I am trying to program a neural network and was trying to minimize the cost function using scipy.optimize_bfgs() and after attempting to use this I get the error that "TypeError: cost() takes 3 positional arguments but 4 were given". Where are these four arguments coming from and how can I rectify this? The cost function is defined by:
def cost(param,X,y):
Theta1 = np.reshape(param[0:106950:1],(75,1426))
Theta2 = np.reshape(param[106950:112650:1],(75,76))
Theta3 = np.reshape(param[112650::1],(1,76))
m = len(X)
J = 0
a1 = X
z2 = np.dot(a1,np.transpose(Theta1))
a2 = sigmoid(z2)
a2 = np.concatenate((np.ones((len(a2),1)),a2),axis=1)
z3 = np.dot(a2,Theta2.T)
a3 = sigmoid(z3)
a3 = np.concatenate((np.ones((len(a3),1)),a3),axis=1)
z4 = np.dot(a3,Theta3.T)
a4 = sigmoid(z4)
h = a4
##Calculate cost
J = np.sum(np.sum(np.multiply(-y,np.log(h)) - np.multiply((1-y),np.log(1-h))))/(2*m)
theta1_reg[:,0] = 0
theta2_reg[:,0] = 0
theta3_reg[:,0] = 0
Reg = (lamb/(2*m))*(np.sum(np.sum(np.square(theta1_reg)))+np.sum(np.sum(np.sqaure(theta2_reg)))+np.sum(np.sum(np.square(theta3_reg))))
J = J + Reg
return J
The gradient is then calculated with:
def grad(param,X,y):
Theta1 = np.reshape(param[0:106950:1],(75,1426))

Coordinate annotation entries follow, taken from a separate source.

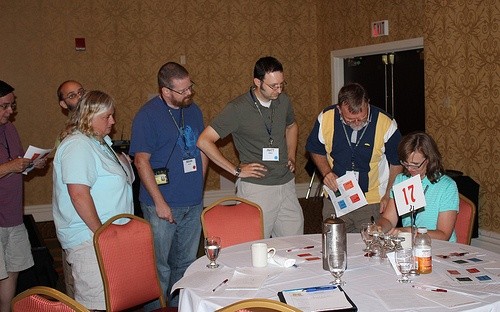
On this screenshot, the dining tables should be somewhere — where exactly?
[176,232,500,312]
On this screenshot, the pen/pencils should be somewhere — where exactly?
[371,216,375,225]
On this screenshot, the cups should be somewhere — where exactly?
[252,243,276,268]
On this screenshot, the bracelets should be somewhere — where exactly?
[235,167,241,178]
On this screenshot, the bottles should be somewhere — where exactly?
[381,234,395,264]
[368,231,384,264]
[412,227,432,274]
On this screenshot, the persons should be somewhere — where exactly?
[51,91,137,312]
[0,80,50,312]
[53,79,85,153]
[130,61,208,308]
[196,56,305,241]
[368,132,459,244]
[306,83,406,238]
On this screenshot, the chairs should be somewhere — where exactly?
[93,213,179,312]
[201,196,265,251]
[453,193,476,246]
[214,298,304,312]
[11,287,91,312]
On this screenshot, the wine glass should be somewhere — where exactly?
[396,249,414,284]
[204,236,221,269]
[328,250,348,286]
[361,223,377,252]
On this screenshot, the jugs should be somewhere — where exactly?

Theta2 = np.reshape(param[106950:112650:1],(75,76))
Theta3 = np.reshape(param[112650::1],(1,76))
Theta1_grad = np.zeros(Theta1.shape)
Theta2_grad = np.zeros(Theta2.shape)
Theta3_grad = np.zeros(Theta3.shape)
m = len(X)
##Forward propogation
a1 = X
z2 = np.dot(a1,np.transpose(Theta1))
a2 = sigmoid(z2)
a2 = np.concatenate((np.ones((len(a2),1)),a2),axis=1)
z3 = np.dot(a2,Theta2.T)
a3 = sigmoid(z3)
a3 = np.concatenate((np.ones((len(a3),1)),a3),axis=1)
z4 = np.dot(a3,Theta3.T)
a4 = sigmoid(z4)
h = a4
##Backward propogation
d4 = a4 - y
d3 = np.multiply(np.dot(d4,Theta3[:,1:]),sigmoidGradient(z3))
d2 = np.multiply(np.dot(d3,Theta2[:,1:]),sigmoidGradient(z2)) ## or sigmoid(z2) .* ( 1 - sigmoid(z2))
D1 = np.dot(d2.T,a1)
D2 = np.dot(d3.T,a2)
D3 = np.dot(d4.T,a3)
##Unregularized gradients
Theta1_grad = (1/m)*D1
Theta2_grad = (1/m)*D2
Theta3_grad = (1/m)*D3
##Regularize gradients
theta1_reg = Theta1
theta2_reg = Theta2
theta3_reg = Theta3
theta1_reg[:,0] = 0
theta2_reg[:,0] = 0
theta3_reg[:,0] = 0
theta1_reg = (lamb/m)*theta1_reg
theta2_reg = (lamb/m)*theta2_reg
theta3_reg = (lamb/m)*theta3_reg
Theta1_grad = Theta1_grad + theta1_reg
Theta2_grad = Theta2_grad + theta2_reg
Theta3_grad = Theta3_grad + theta3_reg
##Concatenate gradients
grad = np.concatenate((Theta1_grad,Theta2_grad,Theta3_grad),axis=None)
return grad
Other functions defined are
def sigmoid(z):
sig = 1 / (1 + np.exp(z))
return sig
def randInitializeWeights(l_in, l_out):
epsilon = 0.12;
W = np.random.rand(l_out, 1+l_in)*2*epsilon - epsilon;
return W
def sigmoidGradient(z):
g = np.multiply(sigmoid(z),(1-sigmoid(z)))
return g
As an example:
import numpy as np
import scipy.optimize
X = np.random.rand(479,1426)
y1 = np.zeros((frames,1))
y2 = np.ones((framesp,1))
y = np.concatenate((y1,y2),axis=0)
init_param = np.random.rand(112726,)
lamb = 0.5
scipy.optimize.fmin_bfgs(cost,fprime=grad,x0=init_param,args=(param,X,y))
Then the error appears. Thanks for any help
The arguments passed into the cost functions are the parameters, followed by the extra arguments. The parameters are chosen by the minimization function, the extra arguments are passed through.
When calling fmin_bfgs
, only pass the extra arguments as args
, not the actual parameters to optimize:
scipy.optimize.fmin_bfgs(..., args=(X,y))